An ASME head is held to a strict code. The diameter can only be one percent out of round. The straight flange can only be toed in or out two and a half degrees. The length of the straight flange can only be a quarter-inch more or less than what is required. The overall height can only be one and a quarter per cent of the diameter deep or five-eighths per cent of the diameter shallow than what is required. The icr can be slightly larger than required, but not smaller. There can be no more than fifteen per cent thin out in the thickness. Bevels must be plus or minus two and a half degrees than what is required. Tapers are plus a sixteenth inch and minus nothing in thickness. Tapers and bore-ups can be longer than required, but not shorter.
This might not sound very strict. But remember the size of the heads we work on. We are not fashioning small precision components. Customers can ask for tighter tolerances, and they frequently do. But by code this is all we are required to maintain.
An elliptical head is a semi-dome shaped head in which the overall height is a quarter of the diameter.
These three styles – standard, ASME, and elliptical – are the most common heads we make. But life would get boring if this was all there was.
Hemispheres are pressed segments welded together to form a head in which the diameter and overall height are equal. We can nudge these into size and machine the edge. The important thing is not to distort the hemisphere shape.
Flange-only is a flat circle of steel which we turn up the edge. The important thing is to maintain the flatness. Which can be very difficult to do if the heads are very big, or if they are made up of several pieces welded together, or if they are very thin. Or if you make them small. You can not make a flange-only small. It warps up when you pull it back out. They also warp up if you use too much pressure with the side rolls, or not enough pressure with the side rolls, or try to flange them too quickly, or try to bend too much metal at one time. Any of these problems can cause the flat plate to end up looking like a taco shell. On one order I had ten ninety-inch diameter quarter inch thick aluminum flange-only heads. That was fun. Also, some large thin flange-only heads look terrible while in the machine, sagging every which way, but once you place them on the floor they will flatten out nicely. Most of the time.
Flared and dished heads look like flying saucers. Instead of bending the edge vertical like on nearly all heads, I bend it horizontal. I need to use a special forming roll for this, so these heads involve a lot of set-up to run. They aren’t especially difficult, as long as you figure how much metal to turn up. The customer requires the flared edge to be a certain length. If you don’t bend enough metal at first and have to bend more, it ends up looking like crap. The flares can be long but not short, so I always bend more than I think I need, to be safe.
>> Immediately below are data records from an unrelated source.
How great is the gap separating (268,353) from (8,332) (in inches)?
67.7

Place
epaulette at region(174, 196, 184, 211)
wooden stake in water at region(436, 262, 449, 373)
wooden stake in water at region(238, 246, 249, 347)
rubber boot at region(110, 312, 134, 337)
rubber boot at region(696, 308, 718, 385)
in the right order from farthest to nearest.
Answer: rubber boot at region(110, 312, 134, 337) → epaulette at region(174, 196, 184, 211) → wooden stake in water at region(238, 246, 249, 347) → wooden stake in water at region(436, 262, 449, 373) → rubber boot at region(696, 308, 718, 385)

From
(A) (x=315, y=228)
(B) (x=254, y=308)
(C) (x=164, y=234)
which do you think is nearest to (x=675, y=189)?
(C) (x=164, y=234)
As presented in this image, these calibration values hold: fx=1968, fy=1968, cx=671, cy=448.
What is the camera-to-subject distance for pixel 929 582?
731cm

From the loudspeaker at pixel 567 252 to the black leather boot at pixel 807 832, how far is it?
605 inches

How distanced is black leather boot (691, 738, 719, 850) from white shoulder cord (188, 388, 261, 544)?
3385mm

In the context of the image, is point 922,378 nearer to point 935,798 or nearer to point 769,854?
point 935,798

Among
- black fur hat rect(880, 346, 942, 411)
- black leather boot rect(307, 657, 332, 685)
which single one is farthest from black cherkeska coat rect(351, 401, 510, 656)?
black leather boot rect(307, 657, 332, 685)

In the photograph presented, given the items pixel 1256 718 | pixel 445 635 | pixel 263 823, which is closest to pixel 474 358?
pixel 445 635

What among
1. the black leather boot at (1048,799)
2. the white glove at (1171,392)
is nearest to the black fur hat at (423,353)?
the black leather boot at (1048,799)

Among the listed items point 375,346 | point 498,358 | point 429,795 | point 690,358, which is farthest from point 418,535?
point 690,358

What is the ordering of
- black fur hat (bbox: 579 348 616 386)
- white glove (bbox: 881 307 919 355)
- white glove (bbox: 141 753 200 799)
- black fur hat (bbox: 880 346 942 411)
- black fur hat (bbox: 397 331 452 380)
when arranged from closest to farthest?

Dished heads only get machined on the edge. We do two different kinds of detail on these heads. A radial cut maintains the slope of the edge as it is after being pressed. A vertical cut is a vertical ninety degree cut.
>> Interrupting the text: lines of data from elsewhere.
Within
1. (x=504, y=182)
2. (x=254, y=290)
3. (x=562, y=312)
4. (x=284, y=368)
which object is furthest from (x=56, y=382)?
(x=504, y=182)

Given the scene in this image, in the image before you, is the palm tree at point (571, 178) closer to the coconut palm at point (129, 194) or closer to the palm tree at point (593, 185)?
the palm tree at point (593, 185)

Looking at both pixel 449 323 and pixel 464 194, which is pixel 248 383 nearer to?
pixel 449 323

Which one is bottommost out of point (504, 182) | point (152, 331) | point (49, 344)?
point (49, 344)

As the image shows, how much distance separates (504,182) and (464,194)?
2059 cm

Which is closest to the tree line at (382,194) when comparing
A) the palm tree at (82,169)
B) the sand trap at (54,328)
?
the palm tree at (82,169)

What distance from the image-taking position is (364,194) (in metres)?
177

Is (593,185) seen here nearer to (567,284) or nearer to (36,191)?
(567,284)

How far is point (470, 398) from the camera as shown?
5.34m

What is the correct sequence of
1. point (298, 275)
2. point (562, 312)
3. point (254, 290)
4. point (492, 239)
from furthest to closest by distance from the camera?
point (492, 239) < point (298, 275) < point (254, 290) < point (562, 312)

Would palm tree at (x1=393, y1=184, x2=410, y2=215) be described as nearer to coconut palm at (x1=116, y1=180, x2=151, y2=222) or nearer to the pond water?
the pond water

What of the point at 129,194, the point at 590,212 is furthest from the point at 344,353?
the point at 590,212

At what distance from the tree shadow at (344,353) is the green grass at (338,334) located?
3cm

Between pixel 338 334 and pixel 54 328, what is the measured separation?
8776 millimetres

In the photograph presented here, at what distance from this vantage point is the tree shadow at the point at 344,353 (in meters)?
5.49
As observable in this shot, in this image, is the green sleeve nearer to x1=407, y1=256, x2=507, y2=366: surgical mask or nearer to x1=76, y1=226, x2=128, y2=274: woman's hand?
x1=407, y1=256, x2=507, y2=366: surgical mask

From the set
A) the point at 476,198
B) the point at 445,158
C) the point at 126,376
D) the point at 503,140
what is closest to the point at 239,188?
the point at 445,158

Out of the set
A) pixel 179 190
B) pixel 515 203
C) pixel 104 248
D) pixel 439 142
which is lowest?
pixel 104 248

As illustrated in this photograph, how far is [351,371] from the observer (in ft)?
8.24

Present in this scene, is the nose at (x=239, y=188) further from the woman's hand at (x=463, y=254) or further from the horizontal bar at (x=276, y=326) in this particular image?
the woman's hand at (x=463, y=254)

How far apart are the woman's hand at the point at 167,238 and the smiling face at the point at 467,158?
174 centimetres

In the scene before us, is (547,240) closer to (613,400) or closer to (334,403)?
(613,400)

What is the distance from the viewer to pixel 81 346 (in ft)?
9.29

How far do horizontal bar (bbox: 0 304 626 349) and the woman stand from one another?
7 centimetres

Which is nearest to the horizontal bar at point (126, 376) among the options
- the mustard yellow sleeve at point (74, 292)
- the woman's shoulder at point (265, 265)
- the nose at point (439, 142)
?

A reverse head is flanged upside-down. The pressed head is loaded into the machine with the inside radius down instead of up. So we have to bend the metal entirely around the icr roll. This puts a strain on the machine, but it is not terribly difficult. But because you are bending so much metal in a way the machine wasn’t designed to bend it, it is easy to dig ridges and gouges into the head. Which isn’t good.
A cone resembles an ice cream cone, the pointed kind, that can be ten feet or more deep. We form an inside corner at the top of the cone and flange it into size. The most difficult thing is not to break the cone off the steel plate it is welded to at the bottom. If you use too much pressure, or don’t keep the head level, or flange the cone so long it gets hard, you can break the welds. Then you have to stop and take it to a welder to weld it to the plate again. They usually cuss about having to do this. They try not to weld the plate on too securely because once we are done with it they have to cut the plate off. But if they don’t weld the plate on good enough, the welds break and they have to do it over. It’s a judgement call for them. Other than not breaking the welds holding the cone to the plate, you try not to deform the cone shape.
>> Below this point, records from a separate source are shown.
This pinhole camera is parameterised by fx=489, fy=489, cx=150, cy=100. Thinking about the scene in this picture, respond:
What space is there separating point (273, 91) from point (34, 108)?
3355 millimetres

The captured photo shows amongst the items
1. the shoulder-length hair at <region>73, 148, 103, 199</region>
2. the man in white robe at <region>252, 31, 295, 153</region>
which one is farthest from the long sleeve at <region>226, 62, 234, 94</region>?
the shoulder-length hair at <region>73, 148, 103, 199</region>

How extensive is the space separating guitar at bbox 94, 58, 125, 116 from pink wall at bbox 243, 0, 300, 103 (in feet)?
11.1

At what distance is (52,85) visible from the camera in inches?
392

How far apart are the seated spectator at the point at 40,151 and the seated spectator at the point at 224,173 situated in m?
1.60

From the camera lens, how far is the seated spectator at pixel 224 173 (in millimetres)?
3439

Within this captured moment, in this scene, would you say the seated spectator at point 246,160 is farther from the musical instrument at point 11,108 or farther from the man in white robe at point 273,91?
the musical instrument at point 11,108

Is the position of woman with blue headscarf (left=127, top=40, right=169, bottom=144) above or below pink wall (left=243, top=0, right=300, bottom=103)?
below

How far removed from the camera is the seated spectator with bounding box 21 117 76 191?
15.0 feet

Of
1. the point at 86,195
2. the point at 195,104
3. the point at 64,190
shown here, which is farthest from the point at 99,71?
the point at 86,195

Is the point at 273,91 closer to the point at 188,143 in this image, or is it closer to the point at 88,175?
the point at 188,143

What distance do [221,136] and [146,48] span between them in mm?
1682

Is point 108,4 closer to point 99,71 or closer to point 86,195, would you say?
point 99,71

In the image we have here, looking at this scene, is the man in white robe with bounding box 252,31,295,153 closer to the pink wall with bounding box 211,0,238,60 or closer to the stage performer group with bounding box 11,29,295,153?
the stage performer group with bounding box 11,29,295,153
Customers are always coming up with ingenious absurdities for us. There was this one order which called for a head to have two icr’s. Two corners. Near the edge, where it’s supposed to be, and one about half-way to the center. That proved impossible, and the customer gave up on it. Also one customer has us cut all the straight flange and half the icr off. Another customer wants the flange flared to a certain angle, instead of being straight. They never cease to come up with new ways to torment us.